The movement of personnel--referred to by military planners as "turbulence"--is most dramatic in the Army, which sent more than 300,000 troops to the Gulf and now must find a way to shrink its force by 235,000 men and women over the next four years.

In a normal year, roughly 120,000 soldiers leave the Army and the same number of new soldiers enter the service, keeping an equilibrium at 760,000 troops. Of the remaining troops on active duty, about a quarter are in motion at any given time, transferring to new posts, entering training programs, going overseas or returning from foreign tours.

But this year is different. For one thing, the Army is eliminating two divisions--the 2nd Armored, based at Ft. Hood, Tex., and the 9th Infantry, based at Ft. Lewis, Wash. In addition, the 150,000-man VII Corps, which was sent from Europe to fight in the Gulf, is being brought back to the United States and phased out beginning this year.

Complicating the Army's personnel problems was the "stop-loss" provision that it instituted last fall in order to meet the personnel needs of the Gulf War. Almost 90,000 soldiers who were scheduled to leave the Army were frozen in place either to fill jobs in Saudi Arabia or to provide a pool of trained replacements for potential war casualties.

The Army also invoked a "foreign service tour extension," keeping troops serving in Europe or Korea overseas beyond their normal tours until the war ended. All of those people are now in the rotation pool and new homes have to be found for them, Stroup said.

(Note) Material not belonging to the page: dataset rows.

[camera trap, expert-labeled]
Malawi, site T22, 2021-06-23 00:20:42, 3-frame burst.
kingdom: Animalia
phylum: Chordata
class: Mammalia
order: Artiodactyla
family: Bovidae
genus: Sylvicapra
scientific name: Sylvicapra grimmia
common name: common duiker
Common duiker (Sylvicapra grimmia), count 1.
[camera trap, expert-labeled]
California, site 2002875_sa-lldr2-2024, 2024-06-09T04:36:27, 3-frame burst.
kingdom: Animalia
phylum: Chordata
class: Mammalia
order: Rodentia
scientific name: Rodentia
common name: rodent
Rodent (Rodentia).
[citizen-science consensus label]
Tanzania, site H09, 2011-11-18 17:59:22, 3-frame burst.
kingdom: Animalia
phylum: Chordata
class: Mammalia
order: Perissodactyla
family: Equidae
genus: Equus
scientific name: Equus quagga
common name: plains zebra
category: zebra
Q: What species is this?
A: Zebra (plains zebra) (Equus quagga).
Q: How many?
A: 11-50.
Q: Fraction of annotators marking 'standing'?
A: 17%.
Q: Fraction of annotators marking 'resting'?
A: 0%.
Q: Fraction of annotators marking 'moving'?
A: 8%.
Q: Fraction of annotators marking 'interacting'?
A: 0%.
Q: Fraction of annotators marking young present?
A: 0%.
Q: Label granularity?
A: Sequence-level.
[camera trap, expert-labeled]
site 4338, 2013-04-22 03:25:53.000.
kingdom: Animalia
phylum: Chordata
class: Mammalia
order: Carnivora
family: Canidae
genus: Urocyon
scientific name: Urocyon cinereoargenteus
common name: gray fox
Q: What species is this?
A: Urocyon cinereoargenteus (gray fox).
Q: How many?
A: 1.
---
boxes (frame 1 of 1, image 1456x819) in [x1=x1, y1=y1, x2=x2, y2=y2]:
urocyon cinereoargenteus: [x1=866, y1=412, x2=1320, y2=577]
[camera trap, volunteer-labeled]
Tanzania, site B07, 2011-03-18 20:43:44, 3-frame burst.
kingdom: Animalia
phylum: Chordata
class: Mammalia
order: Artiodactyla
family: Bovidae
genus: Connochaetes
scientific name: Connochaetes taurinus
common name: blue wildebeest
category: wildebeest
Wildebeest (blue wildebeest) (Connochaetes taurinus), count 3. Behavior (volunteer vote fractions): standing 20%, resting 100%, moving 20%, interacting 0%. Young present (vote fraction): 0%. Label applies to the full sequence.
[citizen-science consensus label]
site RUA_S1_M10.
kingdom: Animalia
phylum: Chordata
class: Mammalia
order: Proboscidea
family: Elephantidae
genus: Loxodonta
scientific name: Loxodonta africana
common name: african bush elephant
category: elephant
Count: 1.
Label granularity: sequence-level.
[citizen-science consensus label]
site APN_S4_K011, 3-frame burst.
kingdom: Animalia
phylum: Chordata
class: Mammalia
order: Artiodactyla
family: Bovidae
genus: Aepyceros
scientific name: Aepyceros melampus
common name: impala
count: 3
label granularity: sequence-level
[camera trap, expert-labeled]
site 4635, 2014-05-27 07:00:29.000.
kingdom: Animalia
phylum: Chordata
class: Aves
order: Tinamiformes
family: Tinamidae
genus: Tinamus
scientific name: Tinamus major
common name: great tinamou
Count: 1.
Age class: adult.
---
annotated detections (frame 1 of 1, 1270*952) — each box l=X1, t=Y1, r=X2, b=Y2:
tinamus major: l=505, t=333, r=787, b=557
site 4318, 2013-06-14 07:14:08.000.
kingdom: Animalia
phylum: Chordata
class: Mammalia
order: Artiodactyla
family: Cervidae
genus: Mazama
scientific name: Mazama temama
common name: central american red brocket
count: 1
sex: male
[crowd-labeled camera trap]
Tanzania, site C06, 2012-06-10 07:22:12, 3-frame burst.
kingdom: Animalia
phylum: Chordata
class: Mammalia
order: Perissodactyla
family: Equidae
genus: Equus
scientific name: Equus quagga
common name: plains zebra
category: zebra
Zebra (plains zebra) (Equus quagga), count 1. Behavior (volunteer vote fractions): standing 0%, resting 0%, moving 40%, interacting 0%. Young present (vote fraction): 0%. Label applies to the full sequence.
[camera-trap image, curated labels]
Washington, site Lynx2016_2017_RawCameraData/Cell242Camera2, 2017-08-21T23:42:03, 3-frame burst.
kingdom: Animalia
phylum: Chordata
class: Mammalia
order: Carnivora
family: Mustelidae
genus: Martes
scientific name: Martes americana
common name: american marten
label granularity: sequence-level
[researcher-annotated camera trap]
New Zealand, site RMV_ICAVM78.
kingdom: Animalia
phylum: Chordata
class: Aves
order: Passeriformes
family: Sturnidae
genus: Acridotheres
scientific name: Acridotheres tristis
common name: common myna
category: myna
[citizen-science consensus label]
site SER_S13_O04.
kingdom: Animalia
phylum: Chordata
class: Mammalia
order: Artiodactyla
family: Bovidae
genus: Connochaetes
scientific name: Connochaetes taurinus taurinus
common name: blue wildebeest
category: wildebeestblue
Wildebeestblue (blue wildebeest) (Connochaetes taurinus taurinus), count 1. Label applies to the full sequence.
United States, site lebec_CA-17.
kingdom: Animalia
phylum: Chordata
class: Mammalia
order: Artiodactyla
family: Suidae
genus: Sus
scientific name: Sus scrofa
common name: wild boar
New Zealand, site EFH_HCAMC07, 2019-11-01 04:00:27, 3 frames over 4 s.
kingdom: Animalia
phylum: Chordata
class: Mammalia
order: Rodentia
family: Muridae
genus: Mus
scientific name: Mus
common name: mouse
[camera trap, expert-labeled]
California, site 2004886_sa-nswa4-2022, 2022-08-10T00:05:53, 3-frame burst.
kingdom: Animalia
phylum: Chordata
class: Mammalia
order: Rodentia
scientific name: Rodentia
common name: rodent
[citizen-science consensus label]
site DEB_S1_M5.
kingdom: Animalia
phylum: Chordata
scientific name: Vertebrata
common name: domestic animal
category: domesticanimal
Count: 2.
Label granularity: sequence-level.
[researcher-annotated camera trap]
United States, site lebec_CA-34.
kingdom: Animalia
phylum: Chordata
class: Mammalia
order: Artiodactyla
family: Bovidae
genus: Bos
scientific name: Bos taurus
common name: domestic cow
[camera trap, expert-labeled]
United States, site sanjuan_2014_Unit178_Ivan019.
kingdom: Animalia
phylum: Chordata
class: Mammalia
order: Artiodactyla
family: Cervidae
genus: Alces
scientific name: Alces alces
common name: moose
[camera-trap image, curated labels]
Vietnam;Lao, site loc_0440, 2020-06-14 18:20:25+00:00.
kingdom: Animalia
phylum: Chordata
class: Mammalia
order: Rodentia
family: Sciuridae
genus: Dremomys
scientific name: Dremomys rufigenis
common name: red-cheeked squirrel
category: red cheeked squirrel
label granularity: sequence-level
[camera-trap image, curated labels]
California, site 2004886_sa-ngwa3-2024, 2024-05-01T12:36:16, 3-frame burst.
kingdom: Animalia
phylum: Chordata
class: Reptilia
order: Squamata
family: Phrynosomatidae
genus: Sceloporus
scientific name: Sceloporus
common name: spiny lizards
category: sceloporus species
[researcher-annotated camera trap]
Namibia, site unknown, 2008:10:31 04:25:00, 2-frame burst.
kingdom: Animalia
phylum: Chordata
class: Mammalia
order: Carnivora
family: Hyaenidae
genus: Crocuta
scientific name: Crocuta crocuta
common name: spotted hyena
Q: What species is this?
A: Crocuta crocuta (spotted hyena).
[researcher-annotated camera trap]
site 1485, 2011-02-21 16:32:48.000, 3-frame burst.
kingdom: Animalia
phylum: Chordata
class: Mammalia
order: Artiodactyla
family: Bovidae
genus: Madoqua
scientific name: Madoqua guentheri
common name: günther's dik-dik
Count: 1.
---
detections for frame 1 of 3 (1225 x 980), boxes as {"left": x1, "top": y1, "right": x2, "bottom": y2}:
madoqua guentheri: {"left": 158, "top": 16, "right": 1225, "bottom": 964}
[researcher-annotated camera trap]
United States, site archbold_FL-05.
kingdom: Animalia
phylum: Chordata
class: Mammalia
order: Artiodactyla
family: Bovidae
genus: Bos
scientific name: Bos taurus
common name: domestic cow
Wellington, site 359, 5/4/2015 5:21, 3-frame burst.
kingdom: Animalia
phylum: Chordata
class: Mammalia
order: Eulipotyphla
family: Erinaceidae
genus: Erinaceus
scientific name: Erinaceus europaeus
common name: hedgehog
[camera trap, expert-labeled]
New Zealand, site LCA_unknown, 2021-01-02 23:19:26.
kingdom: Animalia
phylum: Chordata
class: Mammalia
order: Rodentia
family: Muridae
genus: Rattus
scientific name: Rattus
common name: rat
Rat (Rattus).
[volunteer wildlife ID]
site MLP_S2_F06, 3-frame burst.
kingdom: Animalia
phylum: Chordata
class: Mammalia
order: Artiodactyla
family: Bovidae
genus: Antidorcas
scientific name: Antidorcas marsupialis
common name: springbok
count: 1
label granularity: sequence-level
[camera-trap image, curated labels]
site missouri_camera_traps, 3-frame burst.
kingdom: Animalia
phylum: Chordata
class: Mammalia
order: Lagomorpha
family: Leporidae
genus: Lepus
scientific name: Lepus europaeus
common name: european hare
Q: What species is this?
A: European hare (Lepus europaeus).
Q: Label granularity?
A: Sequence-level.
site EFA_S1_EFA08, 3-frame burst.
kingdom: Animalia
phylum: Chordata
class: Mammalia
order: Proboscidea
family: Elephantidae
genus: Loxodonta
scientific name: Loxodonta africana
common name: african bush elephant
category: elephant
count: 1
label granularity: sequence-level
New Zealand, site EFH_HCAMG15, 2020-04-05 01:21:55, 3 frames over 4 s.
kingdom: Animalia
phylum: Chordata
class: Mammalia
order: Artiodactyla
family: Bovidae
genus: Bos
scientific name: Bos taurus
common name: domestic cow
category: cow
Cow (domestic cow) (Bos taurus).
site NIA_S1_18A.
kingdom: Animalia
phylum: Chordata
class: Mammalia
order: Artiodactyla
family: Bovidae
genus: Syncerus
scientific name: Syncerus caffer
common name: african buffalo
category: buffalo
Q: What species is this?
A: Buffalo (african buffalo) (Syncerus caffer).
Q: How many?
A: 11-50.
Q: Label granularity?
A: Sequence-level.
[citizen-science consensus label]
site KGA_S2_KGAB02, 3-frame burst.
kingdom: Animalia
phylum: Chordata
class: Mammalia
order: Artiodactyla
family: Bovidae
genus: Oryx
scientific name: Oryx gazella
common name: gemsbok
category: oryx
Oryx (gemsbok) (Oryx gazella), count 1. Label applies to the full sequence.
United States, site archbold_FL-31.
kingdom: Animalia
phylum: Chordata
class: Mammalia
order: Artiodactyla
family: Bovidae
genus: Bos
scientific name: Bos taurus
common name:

The result of all this "turbulence": More than a third of the Army is moving this summer and fall.

Stroup noted that all the movement costs a lot of money, even though the drawdown plans are ultimately designed to cut costs.

"You can draw an analogy to a large corporation that is retiring people early to save long-term costs," Stroup said. "The downsizing of the Army will have some initial up-front costs, like separation pay, before it realizes its long-term savings."

The Air Force, Marines and Navy face somewhat lesser challenges, because they shipped fewer people to the Gulf, tried to maintain normal rotation policies during the war and now face relatively smaller overall reductions.

The Air Force is reducing "turbulence" by moving toward a policy that will allow people to remain in a speciality at a given installation indefinitely, rather than being forced to move every two or three years, as in the past.

The Navy's challenge this year involves the decommissioning of an unusually large number of ships--25 in all--as a result of the planned retirement of older vessels and the need to cut spending.

For example, three battleships--the Iowa, Wisconsin and Missouri--are being mothballed, leaving about 3,600 sailors looking for new jobs.

"Decommissioning can be very disorienting, very stressful," a Navy spokesman said. Navy planners hold "decommissioning conferences" with crew members, in which sailors get to express preferences for their next duty stations. The spokesman said 80% of the Wisconsin's crew got their first choice.

Times staff writer John M. Broder contributed to this report.